Please copy the entries starting at the line containing "In this image, which is" and ending at the last of the entries, replacing "brown horse" with "chestnut horse" and keeping everything else unchanged.
===== Data listing =====
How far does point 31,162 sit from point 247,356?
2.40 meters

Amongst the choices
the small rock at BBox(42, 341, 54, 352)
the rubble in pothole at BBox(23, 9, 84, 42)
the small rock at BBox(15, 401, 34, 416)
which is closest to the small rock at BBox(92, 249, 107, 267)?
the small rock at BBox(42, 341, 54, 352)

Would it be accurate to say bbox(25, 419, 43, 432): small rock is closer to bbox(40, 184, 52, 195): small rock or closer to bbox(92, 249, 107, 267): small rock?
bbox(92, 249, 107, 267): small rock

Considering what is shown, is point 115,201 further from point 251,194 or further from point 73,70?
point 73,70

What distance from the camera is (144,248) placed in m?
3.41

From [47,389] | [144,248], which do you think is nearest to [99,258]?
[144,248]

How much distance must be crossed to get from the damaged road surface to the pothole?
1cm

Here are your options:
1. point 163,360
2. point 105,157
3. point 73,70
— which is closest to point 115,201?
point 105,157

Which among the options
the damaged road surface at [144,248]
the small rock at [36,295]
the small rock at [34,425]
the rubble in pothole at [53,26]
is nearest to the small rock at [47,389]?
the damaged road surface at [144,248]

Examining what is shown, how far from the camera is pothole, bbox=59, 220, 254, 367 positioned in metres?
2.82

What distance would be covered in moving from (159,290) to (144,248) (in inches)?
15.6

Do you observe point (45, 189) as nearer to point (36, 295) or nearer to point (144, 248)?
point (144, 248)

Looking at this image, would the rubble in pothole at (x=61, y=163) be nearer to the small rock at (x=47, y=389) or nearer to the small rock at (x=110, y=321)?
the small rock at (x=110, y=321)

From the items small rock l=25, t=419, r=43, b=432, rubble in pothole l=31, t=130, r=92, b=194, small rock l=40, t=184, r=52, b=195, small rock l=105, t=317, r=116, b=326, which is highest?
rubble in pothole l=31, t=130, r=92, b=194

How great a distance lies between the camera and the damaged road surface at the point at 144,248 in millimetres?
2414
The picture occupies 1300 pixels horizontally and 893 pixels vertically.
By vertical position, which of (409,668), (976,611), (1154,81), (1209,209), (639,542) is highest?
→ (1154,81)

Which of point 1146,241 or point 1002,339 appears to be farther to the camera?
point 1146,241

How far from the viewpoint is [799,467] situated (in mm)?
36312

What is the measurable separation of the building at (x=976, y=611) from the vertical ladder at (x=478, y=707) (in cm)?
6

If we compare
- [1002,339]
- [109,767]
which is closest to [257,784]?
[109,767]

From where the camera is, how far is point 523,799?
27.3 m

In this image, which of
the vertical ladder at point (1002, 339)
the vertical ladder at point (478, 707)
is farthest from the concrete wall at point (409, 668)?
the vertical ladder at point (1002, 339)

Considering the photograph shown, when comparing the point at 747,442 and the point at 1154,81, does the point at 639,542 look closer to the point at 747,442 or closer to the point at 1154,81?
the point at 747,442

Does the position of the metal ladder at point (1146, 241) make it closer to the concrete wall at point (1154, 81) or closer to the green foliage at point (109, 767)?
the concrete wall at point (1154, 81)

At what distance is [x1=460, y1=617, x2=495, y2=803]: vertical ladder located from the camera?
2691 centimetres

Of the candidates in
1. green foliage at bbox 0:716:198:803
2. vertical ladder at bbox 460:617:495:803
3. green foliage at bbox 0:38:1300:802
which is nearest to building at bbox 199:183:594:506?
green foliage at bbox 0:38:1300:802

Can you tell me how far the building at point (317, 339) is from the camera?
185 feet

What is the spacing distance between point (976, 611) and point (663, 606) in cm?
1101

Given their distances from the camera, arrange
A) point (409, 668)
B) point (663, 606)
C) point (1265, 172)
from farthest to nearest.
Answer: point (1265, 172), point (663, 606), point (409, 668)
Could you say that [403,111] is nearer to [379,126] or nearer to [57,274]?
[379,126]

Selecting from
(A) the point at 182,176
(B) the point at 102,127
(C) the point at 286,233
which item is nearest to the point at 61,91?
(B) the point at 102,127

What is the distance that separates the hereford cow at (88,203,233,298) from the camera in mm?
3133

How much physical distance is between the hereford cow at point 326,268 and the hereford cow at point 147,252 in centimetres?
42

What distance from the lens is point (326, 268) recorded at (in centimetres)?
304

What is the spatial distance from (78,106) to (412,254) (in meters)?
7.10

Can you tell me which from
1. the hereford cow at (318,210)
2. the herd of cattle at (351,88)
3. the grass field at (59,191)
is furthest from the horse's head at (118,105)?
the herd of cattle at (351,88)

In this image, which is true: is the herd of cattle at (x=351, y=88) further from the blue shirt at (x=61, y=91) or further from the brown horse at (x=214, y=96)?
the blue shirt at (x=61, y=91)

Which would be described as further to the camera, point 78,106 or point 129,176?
=====
Output for this exercise.
In this image, which is true: is the herd of cattle at (x=351, y=88) further from the blue shirt at (x=61, y=91) or further from the chestnut horse at (x=214, y=96)?
the blue shirt at (x=61, y=91)

Which would be described as further to the camera, point 78,106 or point 129,176?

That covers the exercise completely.